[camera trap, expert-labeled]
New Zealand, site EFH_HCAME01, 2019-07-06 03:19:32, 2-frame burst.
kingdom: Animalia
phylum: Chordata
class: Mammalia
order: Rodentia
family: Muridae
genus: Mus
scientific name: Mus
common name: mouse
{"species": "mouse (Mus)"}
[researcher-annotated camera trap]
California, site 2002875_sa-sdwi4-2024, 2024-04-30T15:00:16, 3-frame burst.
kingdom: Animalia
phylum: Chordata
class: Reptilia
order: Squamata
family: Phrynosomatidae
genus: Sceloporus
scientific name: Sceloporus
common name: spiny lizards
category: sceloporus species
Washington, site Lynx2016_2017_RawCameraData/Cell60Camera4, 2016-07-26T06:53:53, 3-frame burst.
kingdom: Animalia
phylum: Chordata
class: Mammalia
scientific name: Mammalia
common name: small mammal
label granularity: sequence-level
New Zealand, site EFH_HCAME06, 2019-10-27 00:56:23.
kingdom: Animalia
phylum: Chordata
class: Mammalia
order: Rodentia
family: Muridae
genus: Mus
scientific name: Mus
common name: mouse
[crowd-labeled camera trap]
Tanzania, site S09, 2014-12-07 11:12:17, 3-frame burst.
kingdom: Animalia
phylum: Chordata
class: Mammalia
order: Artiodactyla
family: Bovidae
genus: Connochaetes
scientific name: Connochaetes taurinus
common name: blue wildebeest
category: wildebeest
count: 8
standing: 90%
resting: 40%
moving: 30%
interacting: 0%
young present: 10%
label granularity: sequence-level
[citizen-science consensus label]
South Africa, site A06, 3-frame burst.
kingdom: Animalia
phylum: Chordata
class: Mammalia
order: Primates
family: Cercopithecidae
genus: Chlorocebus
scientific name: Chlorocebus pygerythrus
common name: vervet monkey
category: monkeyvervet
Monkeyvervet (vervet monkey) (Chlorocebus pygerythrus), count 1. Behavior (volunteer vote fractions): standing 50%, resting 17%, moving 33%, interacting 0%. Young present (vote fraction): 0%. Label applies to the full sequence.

* * * * * * *

**EXERCISE PROMPT**
Down to the last line, give the records again exactly.

**WRITTEN SOLUTION**
[camera trap, expert-labeled]
New Zealand, site EFH_HCAME01, 2019-07-06 03:19:32, 2-frame burst.
kingdom: Animalia
phylum: Chordata
class: Mammalia
order: Rodentia
family: Muridae
genus: Mus
scientific name: Mus
common name: mouse
{"species": "mouse (Mus)"}
[researcher-annotated camera trap]
California, site 2002875_sa-sdwi4-2024, 2024-04-30T15:00:16, 3-frame burst.
kingdom: Animalia
phylum: Chordata
class: Reptilia
order: Squamata
family: Phrynosomatidae
genus: Sceloporus
scientific name: Sceloporus
common name: spiny lizards
category: sceloporus species
Washington, site Lynx2016_2017_RawCameraData/Cell60Camera4, 2016-07-26T06:53:53, 3-frame burst.
kingdom: Animalia
phylum: Chordata
class: Mammalia
scientific name: Mammalia
common name: small mammal
label granularity: sequence-level
New Zealand, site EFH_HCAME06, 2019-10-27 00:56:23.
kingdom: Animalia
phylum: Chordata
class: Mammalia
order: Rodentia
family: Muridae
genus: Mus
scientific name: Mus
common name: mouse
[crowd-labeled camera trap]
Tanzania, site S09, 2014-12-07 11:12:17, 3-frame burst.
kingdom: Animalia
phylum: Chordata
class: Mammalia
order: Artiodactyla
family: Bovidae
genus: Connochaetes
scientific name: Connochaetes taurinus
common name: blue wildebeest
category: wildebeest
count: 8
standing: 90%
resting: 40%
moving: 30%
interacting: 0%
young present: 10%
label granularity: sequence-level
[citizen-science consensus label]
South Africa, site A06, 3-frame burst.
kingdom: Animalia
phylum: Chordata
class: Mammalia
order: Primates
family: Cercopithecidae
genus: Chlorocebus
scientific name: Chlorocebus pygerythrus
common name: vervet monkey
category: monkeyvervet
Monkeyvervet (vervet monkey) (Chlorocebus pygerythrus), count 1. Behavior (volunteer vote fractions): standing 50%, resting 17%, moving 33%, interacting 0%. Young present (vote fraction): 0%. Label applies to the full sequence.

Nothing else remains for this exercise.